Hier spricht Oswald
admin | Posted 21/09/2007 | Belletristik | Keine Kommentare »
Oswald von Wolkenstein – neu übersetzt
Dichter, Sänger, sprachgewandter Weltreisender, Ritter, streitbarer Adliger, Komponist, Geisel, siebenfacher Vater, Liebender und Schmachtender - der einäugige, beleibte Südtiroler Oswald von Wolkenstein (um 1377 bis 1445) war vieles. Er gilt neben Walter von der Vogelweide als der bedeutendste Poet des späten Mittelalters.
Seit vielen Jahren liegt nun wieder eine umfangreiche Neuübersetzung seiner Trink-, Tanz-, Liebes-, Spott-, Marien- und Abschiedslieder vor. 53 der rund 130 überlieferten Oswaldschen Lieder nahm der 1951 geborene Wiener Lyriker Gerhard Ruiss, Autor von unter anderem “Sänger im Bad” (2001), “dichter schreiben keine romane” (2004) und “Kanzlergedichte” (2006), in einen schön gestalteten Band auf, in dem auch die mittelhochdeutschen Originalfassungen abgedruckt sind.
Es ist so angenehm wie nobel, dass Ruiss als Übersetzer ganz uneitel hinter Oswald zurücktritt. Keines der tradierten Bilder will er “korrigieren oder ein zusätzliches erzeugen, sondern die Lieder Oswalds von Wolkenstein für sich selbst sprechen lassen”. Es ist also keine verkürzende Aktualisierung, keine aggressive Dekonstruktion. Es ist auch keine “Mobilisierun’”, wie dies der vor zwei Jahren verstorbene deutsche Experimentallyriker Thomas Kling in essayistischer wie in nachschöpferischer Form versuchte.

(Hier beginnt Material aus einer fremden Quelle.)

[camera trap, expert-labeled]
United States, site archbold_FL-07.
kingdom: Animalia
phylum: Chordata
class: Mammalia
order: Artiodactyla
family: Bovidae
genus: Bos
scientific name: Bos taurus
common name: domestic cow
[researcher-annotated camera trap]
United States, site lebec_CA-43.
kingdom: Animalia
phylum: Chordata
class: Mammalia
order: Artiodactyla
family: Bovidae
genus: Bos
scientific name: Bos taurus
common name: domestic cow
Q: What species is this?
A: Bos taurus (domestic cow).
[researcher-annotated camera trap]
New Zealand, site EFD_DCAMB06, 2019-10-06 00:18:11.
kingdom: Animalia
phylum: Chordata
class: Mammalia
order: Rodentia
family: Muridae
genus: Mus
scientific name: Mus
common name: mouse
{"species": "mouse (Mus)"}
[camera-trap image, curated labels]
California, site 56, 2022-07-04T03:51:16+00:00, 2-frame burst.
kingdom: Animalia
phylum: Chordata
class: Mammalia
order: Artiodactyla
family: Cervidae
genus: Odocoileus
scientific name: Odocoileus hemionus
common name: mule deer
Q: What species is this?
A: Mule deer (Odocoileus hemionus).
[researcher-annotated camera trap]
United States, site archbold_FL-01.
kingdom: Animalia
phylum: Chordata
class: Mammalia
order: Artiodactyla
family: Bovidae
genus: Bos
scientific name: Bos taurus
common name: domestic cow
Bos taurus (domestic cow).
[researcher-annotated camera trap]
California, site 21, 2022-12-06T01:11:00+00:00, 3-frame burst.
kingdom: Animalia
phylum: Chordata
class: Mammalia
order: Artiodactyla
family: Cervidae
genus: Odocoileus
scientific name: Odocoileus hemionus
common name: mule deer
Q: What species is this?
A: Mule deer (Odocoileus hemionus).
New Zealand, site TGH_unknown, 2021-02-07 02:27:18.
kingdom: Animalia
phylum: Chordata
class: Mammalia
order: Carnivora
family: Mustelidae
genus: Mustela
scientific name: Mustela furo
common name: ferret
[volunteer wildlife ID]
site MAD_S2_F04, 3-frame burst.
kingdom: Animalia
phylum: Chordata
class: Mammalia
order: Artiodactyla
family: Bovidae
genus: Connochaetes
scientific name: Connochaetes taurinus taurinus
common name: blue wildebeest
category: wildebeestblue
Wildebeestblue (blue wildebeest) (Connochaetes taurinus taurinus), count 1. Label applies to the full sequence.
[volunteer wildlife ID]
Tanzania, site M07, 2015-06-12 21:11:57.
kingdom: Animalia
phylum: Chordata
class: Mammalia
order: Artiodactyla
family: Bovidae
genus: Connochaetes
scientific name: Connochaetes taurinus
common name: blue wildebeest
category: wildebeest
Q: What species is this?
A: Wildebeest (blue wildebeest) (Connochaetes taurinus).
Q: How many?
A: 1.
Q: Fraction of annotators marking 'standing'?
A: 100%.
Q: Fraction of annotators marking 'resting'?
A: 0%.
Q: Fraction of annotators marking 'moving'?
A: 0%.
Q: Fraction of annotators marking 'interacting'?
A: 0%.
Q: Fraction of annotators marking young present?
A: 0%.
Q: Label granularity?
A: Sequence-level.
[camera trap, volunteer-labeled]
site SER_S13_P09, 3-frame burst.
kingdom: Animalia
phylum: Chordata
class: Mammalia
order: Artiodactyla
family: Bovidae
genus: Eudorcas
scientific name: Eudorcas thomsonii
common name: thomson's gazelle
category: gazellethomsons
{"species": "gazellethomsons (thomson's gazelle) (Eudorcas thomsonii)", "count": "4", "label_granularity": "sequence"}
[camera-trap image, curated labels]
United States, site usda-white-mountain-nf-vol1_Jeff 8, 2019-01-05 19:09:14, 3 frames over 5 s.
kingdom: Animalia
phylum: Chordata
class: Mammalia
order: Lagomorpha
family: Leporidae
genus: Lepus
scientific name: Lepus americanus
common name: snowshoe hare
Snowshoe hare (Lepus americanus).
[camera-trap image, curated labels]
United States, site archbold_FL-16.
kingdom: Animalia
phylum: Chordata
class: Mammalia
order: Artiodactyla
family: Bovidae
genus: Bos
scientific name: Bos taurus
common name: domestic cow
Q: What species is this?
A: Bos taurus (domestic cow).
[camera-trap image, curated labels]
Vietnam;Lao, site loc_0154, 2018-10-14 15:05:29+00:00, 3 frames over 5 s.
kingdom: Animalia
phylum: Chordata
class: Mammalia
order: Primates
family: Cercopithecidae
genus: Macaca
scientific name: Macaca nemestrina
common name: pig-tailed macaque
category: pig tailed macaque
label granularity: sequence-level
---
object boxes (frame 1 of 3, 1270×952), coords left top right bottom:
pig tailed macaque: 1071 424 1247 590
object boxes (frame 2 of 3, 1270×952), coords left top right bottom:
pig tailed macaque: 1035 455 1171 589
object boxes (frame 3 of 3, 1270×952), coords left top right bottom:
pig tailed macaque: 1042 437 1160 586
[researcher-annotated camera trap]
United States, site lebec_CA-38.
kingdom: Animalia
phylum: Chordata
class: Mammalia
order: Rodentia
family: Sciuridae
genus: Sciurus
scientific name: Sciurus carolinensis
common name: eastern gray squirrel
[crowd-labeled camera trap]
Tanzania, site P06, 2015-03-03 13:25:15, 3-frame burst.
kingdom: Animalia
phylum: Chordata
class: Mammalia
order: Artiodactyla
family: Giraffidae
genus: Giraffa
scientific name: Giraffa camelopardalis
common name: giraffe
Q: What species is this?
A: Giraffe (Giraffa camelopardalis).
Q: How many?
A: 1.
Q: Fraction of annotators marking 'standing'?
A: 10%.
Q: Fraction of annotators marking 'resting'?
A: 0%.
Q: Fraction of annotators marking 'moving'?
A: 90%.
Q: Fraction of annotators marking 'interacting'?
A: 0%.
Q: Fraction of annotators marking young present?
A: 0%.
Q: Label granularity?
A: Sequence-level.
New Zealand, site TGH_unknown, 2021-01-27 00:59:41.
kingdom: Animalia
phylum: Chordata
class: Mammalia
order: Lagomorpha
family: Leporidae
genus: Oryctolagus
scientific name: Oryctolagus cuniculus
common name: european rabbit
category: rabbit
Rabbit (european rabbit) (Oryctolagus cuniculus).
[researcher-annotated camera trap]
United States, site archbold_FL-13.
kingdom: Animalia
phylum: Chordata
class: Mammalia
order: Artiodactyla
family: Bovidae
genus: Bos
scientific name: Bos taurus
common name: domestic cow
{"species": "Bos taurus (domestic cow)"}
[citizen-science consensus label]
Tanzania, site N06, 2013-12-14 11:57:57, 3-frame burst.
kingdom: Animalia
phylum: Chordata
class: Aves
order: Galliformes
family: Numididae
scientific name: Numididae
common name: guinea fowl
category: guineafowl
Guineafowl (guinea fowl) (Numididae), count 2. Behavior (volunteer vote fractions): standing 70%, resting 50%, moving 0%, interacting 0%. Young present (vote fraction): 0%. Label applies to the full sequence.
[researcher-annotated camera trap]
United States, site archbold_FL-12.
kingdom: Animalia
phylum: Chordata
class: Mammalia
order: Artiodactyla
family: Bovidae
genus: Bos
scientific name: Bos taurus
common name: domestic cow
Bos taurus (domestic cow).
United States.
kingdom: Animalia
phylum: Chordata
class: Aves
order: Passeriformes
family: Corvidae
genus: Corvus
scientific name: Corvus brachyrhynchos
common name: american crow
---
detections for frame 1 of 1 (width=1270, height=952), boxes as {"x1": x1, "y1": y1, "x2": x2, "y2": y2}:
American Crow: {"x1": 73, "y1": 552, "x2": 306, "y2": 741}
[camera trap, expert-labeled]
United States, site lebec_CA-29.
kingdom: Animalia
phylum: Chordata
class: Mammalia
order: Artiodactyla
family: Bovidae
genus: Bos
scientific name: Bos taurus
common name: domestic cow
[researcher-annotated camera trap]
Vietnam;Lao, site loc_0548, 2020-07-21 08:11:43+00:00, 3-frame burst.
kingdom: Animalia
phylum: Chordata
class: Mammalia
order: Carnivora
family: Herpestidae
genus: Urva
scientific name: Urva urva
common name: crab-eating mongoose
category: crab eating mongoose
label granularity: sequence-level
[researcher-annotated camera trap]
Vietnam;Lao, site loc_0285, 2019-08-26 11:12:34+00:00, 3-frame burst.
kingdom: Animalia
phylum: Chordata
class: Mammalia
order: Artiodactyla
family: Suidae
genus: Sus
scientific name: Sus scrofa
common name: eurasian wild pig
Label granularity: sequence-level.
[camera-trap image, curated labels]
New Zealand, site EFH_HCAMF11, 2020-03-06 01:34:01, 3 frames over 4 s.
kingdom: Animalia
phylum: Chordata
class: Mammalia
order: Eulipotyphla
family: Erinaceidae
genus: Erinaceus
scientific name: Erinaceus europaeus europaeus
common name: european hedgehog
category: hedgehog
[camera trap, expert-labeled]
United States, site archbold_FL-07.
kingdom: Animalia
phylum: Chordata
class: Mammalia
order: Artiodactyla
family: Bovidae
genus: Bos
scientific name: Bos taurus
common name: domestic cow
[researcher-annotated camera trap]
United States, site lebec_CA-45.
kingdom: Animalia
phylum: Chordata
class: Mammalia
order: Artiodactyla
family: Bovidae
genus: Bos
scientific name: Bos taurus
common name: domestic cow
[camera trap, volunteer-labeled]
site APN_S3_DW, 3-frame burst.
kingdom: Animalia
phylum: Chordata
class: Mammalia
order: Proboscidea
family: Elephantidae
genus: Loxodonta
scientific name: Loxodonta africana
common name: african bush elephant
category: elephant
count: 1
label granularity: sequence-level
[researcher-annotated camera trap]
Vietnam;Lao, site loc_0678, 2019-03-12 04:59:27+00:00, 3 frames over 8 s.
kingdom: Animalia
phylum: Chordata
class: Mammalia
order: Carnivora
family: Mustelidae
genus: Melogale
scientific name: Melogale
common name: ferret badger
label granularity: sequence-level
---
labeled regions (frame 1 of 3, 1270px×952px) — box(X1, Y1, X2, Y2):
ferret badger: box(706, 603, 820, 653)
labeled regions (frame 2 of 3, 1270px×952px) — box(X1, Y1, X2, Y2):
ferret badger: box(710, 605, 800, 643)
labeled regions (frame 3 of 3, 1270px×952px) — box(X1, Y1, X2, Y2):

Ruiss präsentiert die Lieder des Südtirolers geordnet nach Schlagworten. So setzt der Band ein mit Reisegedichten, auf die Liebeslieder folgen, auf diese Freudentänze, dann Volks- und Heimatlieder sowie Trinklieder. Dem Liebeswerben wird ebenso ein Kapitel eingeräumt wie Alters- und Wehklagen, dem Abschiednehmen, den Bußliedern und der Marienverehrung. Der Band klingt aus mit Spottgesängen und Spruchdichtungen.
Als Nachdichter findet Ruiss einen klaren, präzisen Ton, einen hie und da fast zu sachlich anmutenden Klang für die ungemein lebendigen Poeme. Aber auch für das Musikalische, das Spielerisch-Verspielte, die Anspielungen und die rhetorischen Elemente dieser Gesänge schafft er es, einen ebenso starken, ebenso musikalischen, einen ganz heutigen Ausdruck zu finden.
Bedauerlich ist allerdings, dass Ruiss seiner Übertragung ein derart knappes Vorwort vorausschickt, im dem die Auswahl der Lieder nicht begründet wird. Sollte die Lebendigkeit der Lektüre, die Frische der Verse nicht durch wissenschaftlichen Ballast getrübt werden? Dies jedenfalls hat Gerhard Ruiss ganz vorzüglich erreicht.
Und so vermögen Oswalds raffinierte Verse noch heute, 560 Jahre nach seinem Tod, zu bewegen, anzurühren und mitzureißen. Dieser wortgewaltige, verspielte mittelalterliche Barde ist nun wieder von neuem und für eine neue Lesegeneration zu entdecken. Zusammen mit Dieter Kühns biographischem Band “Ich – Wolkenstein” von 1977 steht nun dank Gerhard Ruiss der Oswaldsche Sprach- und Gefühlskosmos erneut zum Erkunden, zum Genießen, zum Lesen weit offen. Länger geschwiegen wird nun nicht mehr.
Das Buch:
Gerhard Ruiss/Oswald von Wolkenstein: Und wenn ich nun noch länger schwieg’. Lieder Nachdichtungen. Folio Verlag, Wien und Bozen 2007.